- **PROBLEM STATEMENT**:
Every entry below must appear again, exactly as written.

- **MATERIAL FOR THIS TASK**:
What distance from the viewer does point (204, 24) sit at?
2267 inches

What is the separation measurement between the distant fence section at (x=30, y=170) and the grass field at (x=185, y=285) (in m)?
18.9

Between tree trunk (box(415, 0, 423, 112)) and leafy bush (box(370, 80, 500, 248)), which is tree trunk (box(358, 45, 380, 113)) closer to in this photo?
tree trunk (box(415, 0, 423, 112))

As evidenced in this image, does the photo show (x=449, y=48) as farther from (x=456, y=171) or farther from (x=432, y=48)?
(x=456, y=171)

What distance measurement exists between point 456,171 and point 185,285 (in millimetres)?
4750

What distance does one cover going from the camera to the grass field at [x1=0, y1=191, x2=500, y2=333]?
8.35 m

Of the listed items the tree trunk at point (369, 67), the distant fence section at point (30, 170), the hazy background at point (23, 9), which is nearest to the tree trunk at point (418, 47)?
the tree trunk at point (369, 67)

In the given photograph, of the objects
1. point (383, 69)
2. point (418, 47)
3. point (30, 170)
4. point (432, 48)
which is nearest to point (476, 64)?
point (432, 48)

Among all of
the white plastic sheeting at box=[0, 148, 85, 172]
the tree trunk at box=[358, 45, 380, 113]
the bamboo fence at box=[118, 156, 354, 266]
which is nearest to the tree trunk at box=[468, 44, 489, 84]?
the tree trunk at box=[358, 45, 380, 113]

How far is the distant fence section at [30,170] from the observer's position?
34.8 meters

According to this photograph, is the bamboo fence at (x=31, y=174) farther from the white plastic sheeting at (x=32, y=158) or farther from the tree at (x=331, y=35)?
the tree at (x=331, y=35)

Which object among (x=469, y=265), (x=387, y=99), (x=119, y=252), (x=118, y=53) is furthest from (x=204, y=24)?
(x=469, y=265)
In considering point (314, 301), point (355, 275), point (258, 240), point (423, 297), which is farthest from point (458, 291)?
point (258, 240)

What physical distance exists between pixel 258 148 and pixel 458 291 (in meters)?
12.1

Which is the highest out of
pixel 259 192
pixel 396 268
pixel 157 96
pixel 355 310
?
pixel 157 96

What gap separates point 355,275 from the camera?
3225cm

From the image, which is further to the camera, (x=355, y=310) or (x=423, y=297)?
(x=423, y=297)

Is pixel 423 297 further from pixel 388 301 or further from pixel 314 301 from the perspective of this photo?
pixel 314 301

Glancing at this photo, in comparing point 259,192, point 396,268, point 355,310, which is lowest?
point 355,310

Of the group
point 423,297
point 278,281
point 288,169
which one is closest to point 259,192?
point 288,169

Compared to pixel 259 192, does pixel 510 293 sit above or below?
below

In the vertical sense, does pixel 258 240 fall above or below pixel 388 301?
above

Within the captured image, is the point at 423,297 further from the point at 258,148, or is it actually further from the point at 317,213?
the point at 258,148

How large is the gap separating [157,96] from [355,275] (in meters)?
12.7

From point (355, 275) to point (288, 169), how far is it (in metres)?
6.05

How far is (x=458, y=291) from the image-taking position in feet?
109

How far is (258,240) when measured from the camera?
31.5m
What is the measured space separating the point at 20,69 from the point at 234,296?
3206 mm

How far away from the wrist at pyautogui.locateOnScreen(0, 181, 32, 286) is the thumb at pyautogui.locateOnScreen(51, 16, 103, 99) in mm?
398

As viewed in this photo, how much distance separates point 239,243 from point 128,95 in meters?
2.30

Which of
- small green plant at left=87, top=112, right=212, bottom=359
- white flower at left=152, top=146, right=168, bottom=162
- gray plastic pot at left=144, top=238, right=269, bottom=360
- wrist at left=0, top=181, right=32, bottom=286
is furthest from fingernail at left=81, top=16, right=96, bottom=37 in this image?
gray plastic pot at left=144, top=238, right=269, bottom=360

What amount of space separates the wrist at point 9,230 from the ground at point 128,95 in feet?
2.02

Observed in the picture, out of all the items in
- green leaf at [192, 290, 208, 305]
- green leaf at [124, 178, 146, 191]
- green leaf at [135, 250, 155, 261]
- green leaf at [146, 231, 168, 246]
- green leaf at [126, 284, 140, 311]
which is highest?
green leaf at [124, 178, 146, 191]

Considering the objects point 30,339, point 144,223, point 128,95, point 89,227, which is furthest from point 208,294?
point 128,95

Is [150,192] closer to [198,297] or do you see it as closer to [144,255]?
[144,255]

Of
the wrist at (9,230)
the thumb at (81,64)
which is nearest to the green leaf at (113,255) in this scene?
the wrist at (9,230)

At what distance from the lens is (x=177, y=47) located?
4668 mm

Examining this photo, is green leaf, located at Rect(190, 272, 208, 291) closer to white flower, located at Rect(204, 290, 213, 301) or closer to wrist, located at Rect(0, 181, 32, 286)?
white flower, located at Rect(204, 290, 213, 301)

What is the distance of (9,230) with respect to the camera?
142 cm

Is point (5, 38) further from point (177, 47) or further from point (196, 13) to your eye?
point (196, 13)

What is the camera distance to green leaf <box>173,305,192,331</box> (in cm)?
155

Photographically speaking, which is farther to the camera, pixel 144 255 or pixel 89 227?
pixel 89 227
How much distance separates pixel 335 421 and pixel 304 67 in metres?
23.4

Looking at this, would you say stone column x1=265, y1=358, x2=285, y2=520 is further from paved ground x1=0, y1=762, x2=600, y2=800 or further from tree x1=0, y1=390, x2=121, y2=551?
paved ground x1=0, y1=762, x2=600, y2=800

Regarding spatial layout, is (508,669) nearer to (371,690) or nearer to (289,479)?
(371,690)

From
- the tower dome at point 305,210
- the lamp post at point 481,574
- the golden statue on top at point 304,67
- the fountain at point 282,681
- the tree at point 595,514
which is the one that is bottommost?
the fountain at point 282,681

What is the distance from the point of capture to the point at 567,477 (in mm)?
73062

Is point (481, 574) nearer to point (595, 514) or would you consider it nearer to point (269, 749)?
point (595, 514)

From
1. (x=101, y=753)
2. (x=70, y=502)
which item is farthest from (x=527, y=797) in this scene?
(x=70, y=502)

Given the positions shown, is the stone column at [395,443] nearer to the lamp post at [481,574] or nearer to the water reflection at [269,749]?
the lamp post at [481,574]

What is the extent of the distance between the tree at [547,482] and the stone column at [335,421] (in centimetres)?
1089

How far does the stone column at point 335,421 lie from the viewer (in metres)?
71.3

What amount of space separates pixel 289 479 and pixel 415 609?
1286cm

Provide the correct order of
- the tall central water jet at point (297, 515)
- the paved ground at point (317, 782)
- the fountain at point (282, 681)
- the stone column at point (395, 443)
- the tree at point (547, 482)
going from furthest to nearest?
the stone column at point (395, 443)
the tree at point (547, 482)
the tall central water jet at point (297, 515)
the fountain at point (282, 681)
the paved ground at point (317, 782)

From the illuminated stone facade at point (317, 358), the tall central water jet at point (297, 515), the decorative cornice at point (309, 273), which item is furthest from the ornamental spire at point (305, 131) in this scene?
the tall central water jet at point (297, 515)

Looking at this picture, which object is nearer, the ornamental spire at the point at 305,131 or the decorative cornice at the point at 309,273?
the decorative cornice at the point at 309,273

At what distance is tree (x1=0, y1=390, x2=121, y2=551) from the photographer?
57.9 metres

- **CORRECT ANSWER**:
What distance from the viewer does point (204, 24) sit at?
2267 inches

What is the separation measurement between the distant fence section at (x=30, y=170) and the grass field at (x=185, y=285) (in m)?
18.9

Between tree trunk (box(415, 0, 423, 112)) and leafy bush (box(370, 80, 500, 248)), which is tree trunk (box(358, 45, 380, 113)) closer to in this photo?
tree trunk (box(415, 0, 423, 112))

As evidenced in this image, does the photo show (x=449, y=48) as farther from (x=456, y=171) or farther from (x=432, y=48)?
(x=456, y=171)

What distance measurement exists between point 456,171 and point 185,285 (in millimetres)?
4750

What distance does one cover going from the camera to the grass field at [x1=0, y1=191, x2=500, y2=333]?
8.35 m

Of the listed items the tree trunk at point (369, 67), the distant fence section at point (30, 170), the hazy background at point (23, 9), which is nearest to the tree trunk at point (418, 47)?
the tree trunk at point (369, 67)

In the given photograph, of the objects
1. point (383, 69)
2. point (418, 47)
3. point (30, 170)
4. point (432, 48)
which is nearest to point (476, 64)?
point (432, 48)

Among all of
the white plastic sheeting at box=[0, 148, 85, 172]
the tree trunk at box=[358, 45, 380, 113]
the bamboo fence at box=[118, 156, 354, 266]
which is nearest to the tree trunk at box=[468, 44, 489, 84]?
the tree trunk at box=[358, 45, 380, 113]

How far is the distant fence section at [30,170] from the observer's position?
34.8 meters

According to this photograph, is the bamboo fence at (x=31, y=174) farther from the white plastic sheeting at (x=32, y=158) or farther from the tree at (x=331, y=35)?
the tree at (x=331, y=35)

Which object among (x=469, y=265), (x=387, y=99), (x=119, y=252), (x=118, y=53) is furthest from (x=204, y=24)?
(x=469, y=265)
In considering point (314, 301), point (355, 275), point (258, 240), point (423, 297), which is farthest from point (458, 291)?
point (258, 240)

What physical distance exists between pixel 258 148 and pixel 458 291 (in meters)?
12.1

Which is the highest out of
pixel 259 192
pixel 396 268
pixel 157 96
pixel 355 310
?
pixel 157 96

What gap separates point 355,275 from the camera?
3225cm

From the image, which is further to the camera, (x=355, y=310) or (x=423, y=297)?
(x=423, y=297)

Is pixel 423 297 further from pixel 388 301 or further from pixel 314 301 from the perspective of this photo?
pixel 314 301

Glancing at this photo, in comparing point 259,192, point 396,268, point 355,310, which is lowest?
point 355,310

Of the group
point 423,297
point 278,281
point 288,169
which one is closest to point 259,192?
point 288,169

Compared to pixel 259 192, does pixel 510 293 sit above or below?
below

In the vertical sense, does pixel 258 240 fall above or below pixel 388 301?
above

Within the captured image, is the point at 423,297 further from the point at 258,148, or is it actually further from the point at 317,213?
the point at 258,148

How large is the gap separating [157,96] from [355,275] (in meters)?
12.7

From point (355, 275) to point (288, 169), how far is it (in metres)?
6.05

How far is (x=458, y=291) from the image-taking position in feet?
109

How far is (258,240) when measured from the camera?
31.5m
What is the measured space separating the point at 20,69 from the point at 234,296?
3206 mm

How far away from the wrist at pyautogui.locateOnScreen(0, 181, 32, 286) is the thumb at pyautogui.locateOnScreen(51, 16, 103, 99) in mm?
398

As viewed in this photo, how much distance separates point 239,243 from point 128,95 in meters?
2.30

Which of
- small green plant at left=87, top=112, right=212, bottom=359
- white flower at left=152, top=146, right=168, bottom=162
- gray plastic pot at left=144, top=238, right=269, bottom=360
- wrist at left=0, top=181, right=32, bottom=286
is furthest from fingernail at left=81, top=16, right=96, bottom=37 in this image?
gray plastic pot at left=144, top=238, right=269, bottom=360

What amount of space separates the wrist at point 9,230 from the ground at point 128,95 in feet?
2.02

Observed in the picture, out of all the items in
- green leaf at [192, 290, 208, 305]
- green leaf at [124, 178, 146, 191]
- green leaf at [135, 250, 155, 261]
- green leaf at [146, 231, 168, 246]
- green leaf at [126, 284, 140, 311]
which is highest?
green leaf at [124, 178, 146, 191]

Considering the objects point 30,339, point 144,223, point 128,95, point 89,227, which is furthest from point 208,294?
point 128,95

Is [150,192] closer to [198,297] or do you see it as closer to [144,255]?
[144,255]

Of
the wrist at (9,230)
the thumb at (81,64)
which is nearest to the green leaf at (113,255) in this scene?
the wrist at (9,230)

At what distance from the lens is (x=177, y=47) located?
4668 mm

Examining this photo, is green leaf, located at Rect(190, 272, 208, 291) closer to white flower, located at Rect(204, 290, 213, 301) or closer to wrist, located at Rect(0, 181, 32, 286)?
white flower, located at Rect(204, 290, 213, 301)

What is the distance of (9,230) with respect to the camera?
142 cm

Is point (5, 38) further from point (177, 47) or further from point (196, 13) to your eye?
point (196, 13)

What is the camera distance to green leaf <box>173,305,192,331</box> (in cm)?
155

Photographically speaking, which is farther to the camera, pixel 144 255 or pixel 89 227?
pixel 89 227
How much distance separates pixel 335 421 and pixel 304 67 in metres?
23.4

Looking at this, would you say stone column x1=265, y1=358, x2=285, y2=520 is further from paved ground x1=0, y1=762, x2=600, y2=800 or further from tree x1=0, y1=390, x2=121, y2=551?
paved ground x1=0, y1=762, x2=600, y2=800

Regarding spatial layout, is (508,669) nearer to (371,690) or nearer to (289,479)?
(371,690)

From
- the tower dome at point 305,210
- the lamp post at point 481,574
- the golden statue on top at point 304,67
- the fountain at point 282,681
- the tree at point 595,514
which is the one that is bottommost?
the fountain at point 282,681

What is the distance from the point of capture to the point at 567,477 (in mm)?
73062

Is point (481, 574) nearer to point (595, 514) or would you consider it nearer to point (269, 749)?
point (595, 514)

From
1. (x=101, y=753)
2. (x=70, y=502)
which item is farthest from (x=527, y=797) in this scene?
(x=70, y=502)

Given the positions shown, is the stone column at [395,443] nearer to the lamp post at [481,574] or nearer to the water reflection at [269,749]?
the lamp post at [481,574]

What is the extent of the distance between the tree at [547,482] and the stone column at [335,421] (in centimetres)?
1089

How far does the stone column at point 335,421 lie from the viewer (in metres)?
71.3

What amount of space separates pixel 289 479 and pixel 415 609?
1286cm

Provide the correct order of
- the tall central water jet at point (297, 515)
- the paved ground at point (317, 782)
- the fountain at point (282, 681)
- the stone column at point (395, 443)
- the tree at point (547, 482)
going from furthest to nearest?
the stone column at point (395, 443)
the tree at point (547, 482)
the tall central water jet at point (297, 515)
the fountain at point (282, 681)
the paved ground at point (317, 782)

From the illuminated stone facade at point (317, 358), the tall central water jet at point (297, 515), the decorative cornice at point (309, 273), which item is furthest from the ornamental spire at point (305, 131) in this scene?
the tall central water jet at point (297, 515)

Looking at this picture, which object is nearer, the ornamental spire at the point at 305,131 or the decorative cornice at the point at 309,273?
the decorative cornice at the point at 309,273

At what distance is tree (x1=0, y1=390, x2=121, y2=551) from the photographer?
57.9 metres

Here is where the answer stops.